Malia langsung memalingkan mukanya.


"Huft! Semakin lama kalian (Arki n Isaac) semakin terlihat mirip!" batin Malia.


Malia berjalan menuju ruangan Isaac.


Cklakkk


Malia membuka pintu ruangan Isaac tanpa mengetuknya, namun Isaac tidak ada diruangan.


Amarahnya bergemuruh didada.


"Sus, Dokter Isaac kemana?" tanya Malia pada seorang suster yang kebetulan lewat di koridor.


"Dokter sedang diruang istirahat nona, sekarang jam istirahat 😊"


"Dimana ruangannya?"


"Ada diujung koridor sebelah kanan 😊"


Malia bergegas menuju ruangan yang dimaksud suster tersebut.
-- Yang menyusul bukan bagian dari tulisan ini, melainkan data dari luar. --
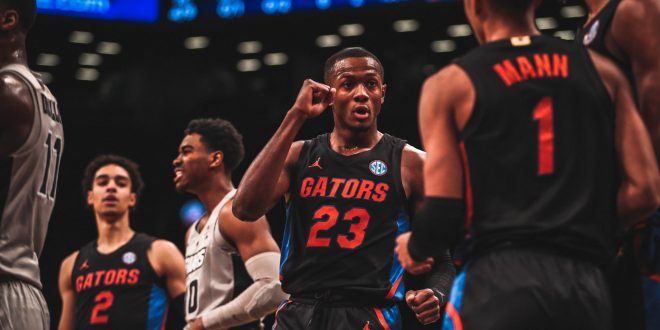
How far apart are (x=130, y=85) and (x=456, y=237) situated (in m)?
11.9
"Isaac?" Malia membuka pintu tanpa mengetuk


Isaac menengok ke arah Malia.


"😊" Isaac hanya tersenyum


"Katakan padaku apa yang kamu sembunyikan dariku! Seharusnya kamu mengatakan semuanya padaku!"


Malia membanting tasnya disebuah meja lalu berdiri disamping Isaac.
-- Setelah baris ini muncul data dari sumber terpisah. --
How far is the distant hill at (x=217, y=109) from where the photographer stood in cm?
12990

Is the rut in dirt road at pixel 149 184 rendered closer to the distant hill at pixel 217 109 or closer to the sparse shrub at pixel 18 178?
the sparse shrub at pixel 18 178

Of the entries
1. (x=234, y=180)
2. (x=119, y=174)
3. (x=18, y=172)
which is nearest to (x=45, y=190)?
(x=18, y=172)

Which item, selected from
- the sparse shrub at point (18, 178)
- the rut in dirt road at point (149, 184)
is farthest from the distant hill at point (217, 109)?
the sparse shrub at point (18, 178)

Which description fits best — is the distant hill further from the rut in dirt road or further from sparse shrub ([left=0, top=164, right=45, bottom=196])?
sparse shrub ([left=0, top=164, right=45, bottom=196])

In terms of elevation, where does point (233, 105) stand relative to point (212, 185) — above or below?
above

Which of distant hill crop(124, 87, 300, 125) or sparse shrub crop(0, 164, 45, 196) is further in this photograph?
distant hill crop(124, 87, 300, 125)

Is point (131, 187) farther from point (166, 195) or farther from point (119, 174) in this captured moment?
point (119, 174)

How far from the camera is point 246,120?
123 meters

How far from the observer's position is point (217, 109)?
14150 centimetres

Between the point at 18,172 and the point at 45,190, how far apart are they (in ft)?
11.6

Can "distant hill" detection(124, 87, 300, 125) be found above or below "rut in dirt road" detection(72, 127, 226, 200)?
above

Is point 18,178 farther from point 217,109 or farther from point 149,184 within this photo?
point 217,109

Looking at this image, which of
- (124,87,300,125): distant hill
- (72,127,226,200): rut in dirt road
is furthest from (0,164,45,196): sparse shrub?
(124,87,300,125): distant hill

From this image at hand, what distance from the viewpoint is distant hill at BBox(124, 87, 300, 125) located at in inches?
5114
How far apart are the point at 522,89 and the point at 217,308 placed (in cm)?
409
"Apa dia mengancammu, hah?"


Tanya Malia yang terlihat sangat emosi karena tidak mengetahui apapun tentang perbuatan Celia Hwa pada orang orang disekitarnya.


"sssshhhh.. relax, Malia.. ☺️" Isaac membelai kedua pipi Malia


"Katakan padaku, mengapa kamu tidak mengatakannya padaku?!"
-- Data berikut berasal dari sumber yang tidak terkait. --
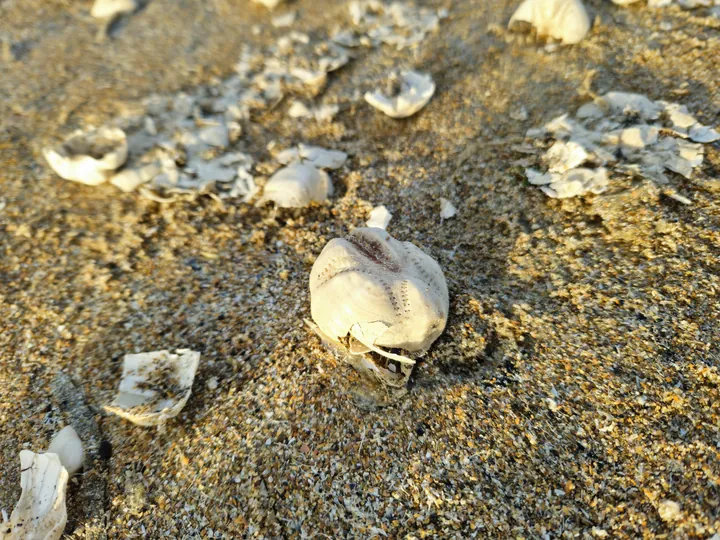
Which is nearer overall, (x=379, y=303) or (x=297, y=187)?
(x=379, y=303)

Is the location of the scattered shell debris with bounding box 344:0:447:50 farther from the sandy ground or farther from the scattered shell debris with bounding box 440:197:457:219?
the scattered shell debris with bounding box 440:197:457:219

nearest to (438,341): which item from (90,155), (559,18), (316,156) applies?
(316,156)

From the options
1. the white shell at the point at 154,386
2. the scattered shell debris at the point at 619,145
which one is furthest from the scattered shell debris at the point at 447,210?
the white shell at the point at 154,386

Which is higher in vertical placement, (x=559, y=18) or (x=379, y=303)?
(x=559, y=18)

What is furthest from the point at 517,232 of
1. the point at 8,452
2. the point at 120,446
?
the point at 8,452

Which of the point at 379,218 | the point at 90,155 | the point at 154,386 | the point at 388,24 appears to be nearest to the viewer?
the point at 154,386

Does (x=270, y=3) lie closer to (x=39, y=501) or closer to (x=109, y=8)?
(x=109, y=8)

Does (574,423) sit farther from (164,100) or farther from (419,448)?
(164,100)
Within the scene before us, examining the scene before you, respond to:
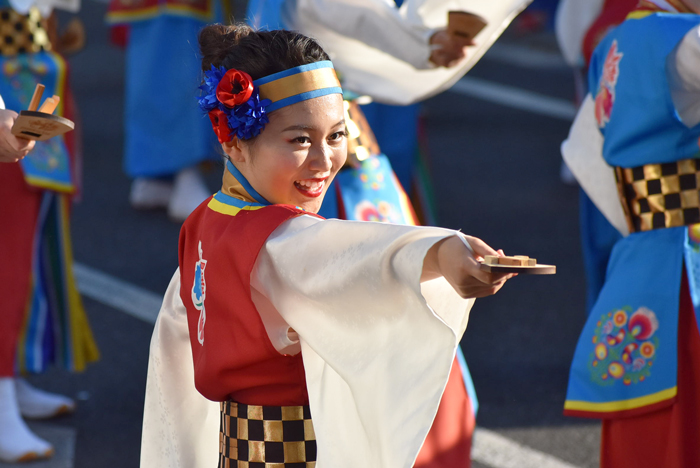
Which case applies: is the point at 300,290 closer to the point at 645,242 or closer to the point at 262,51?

"Dia tidak melakukan sesuatu yang buruk, dia bilang akan menunggu hingga purnama ke 8 😊 Relax.. Malia.."


Isaac tetap kekeuh tidak mengatakan pembunuhan yang dilakukan Celia Hwa kepada anggota gerombolan Arki ataupun Celia yang menyuruh anggotanya untuk menggoda Isaac.


Brakkk


Malia menggebrak meja dengan kedua tangannya


"Kamu menyembunyikan sesuatu dariku! kamu menyembunyikan sesuatu dariku!! 😡" Ucap Malia dengan suara keras.


Malia terbawa emosi, matanya menyala keemasan. Nafas Malia mulai terengah engah, cakarnya muncul secara tiba tiba.


"Arrrggghhhh! 😫"


Malia memegangi kepalanya yang seketika terasa sangat sakit.


"Malia.. Shhhh.. its ok, relax.. kamu harus relax!"


Isaac memeluk Malia, mendekap wajah Malia didadanya.


"Argggghhhh! sakit sekali!" Malia berteriak histeris.


Beberapa suster tergopoh gopoh mendatangi ruangan Isaac mendengar teriakan Malia.


"Dokter.." Suster Anie membuka pintu.


Yang terlihat hanyalah Dokter Isaac yang tengah berlutut dan memeluk seorang gadis yang menangis histeris, punggung Isaac terlihat berdarah oleh cakaran Malia.


"Get out! (Keluar!)" Ucap Isaac dengan tegas.


Malia terus menjerit dan mencakar lengan dan punggung Isaac dengan kuku kuku tajamnya.


Isaac membopong Malia ke sofa, Malia memberontak namun Isaac mendekapnya dengan kuat.


Gigi Malia menancap dipundak Isaac. Lalu Isaac menyuntikkannya obat tidur, seketika Malia tak sadarkan diri.


Isaac melepaskan dekapannya, bekas gigitan Malia langsung mengalir darah segar.


Isaac bergegas ke kamar mandi, melepaskan semua pakaiannya dan berdiri dibawah shower membiarkan air dingin itu menghanyutkan setiap darah yang menetes karna Malia. Isaac meringis sejenak merasakna perih dipunggungnya.


Lukanya menutup dengan cepat walaupun tidak bisa langsung sembuh 100%.


"Sepertinya perubahan pertama Malia akan terjadi dalam waktu dekat.." Ucap Isaac.


Setelah mandi Isaac memeriksa keadaan Malia. Mengecek gigi taringnya yang sudah kembali normal, begitu juga dengan cakarnya.


Hari mulai gelap.


Karena sudah tidak ada jadwal konsultasi akhirnya Isaac memutuskan untuk mengantarkan Malia pulang.


Isaac membopong Malia. Beberapa suster mulai berpikir Malia adalah gadis gila karena dua kali mendatangi Miracle Clinic dalam keadaan tidak wajar.


Isaac mendudukkan Malia dikursi depan.


Sesampainya dimansion Isaac membopong Malia menuju kamar Malia dan meletakkannya diranjang. Hans mendatangi kamar Malia.


"Isaac.."


"Ya, Hans?"


"Malia kenapa?" Hans duduk disamping Malia dan membelai pipi Malia dengan lembut.


"Perubahan pertamanya hampir terjadi, aku hanya memberinya obat tidur" Ucap Isaac


"Terimakasih, aku bisa menanganinya.." Ucap Hans


"Good (Bagus)"


Isaac melangkah meninggalkan kamar Malia, seketika Hans memanggil Isaac.


"Isaac.."


"Aku harap kamu mengerti situasinya. Malia sekarang adalah kekasihku, dia seharusnya menjadi kakak iparmu. Jaga batasanmu! 🤨"


Ucap Hans memperingatkan Isaac tentang hubungan mereka. Isaac menangkap kecemburuan diperkataan Hans terkait kedekatannya dengan Malia.


"Okay okay.. aku ngerti! ga usah dikasih tahu berulang ulang!"


Isaac meninggalkan kamar Malia.


Sejenak Hans bertanya tanya mengapa Malia kini seolah lebih dekat dengan Isaac dibandingkan dengan dirinya yang berstatus sebagai pacar Malia.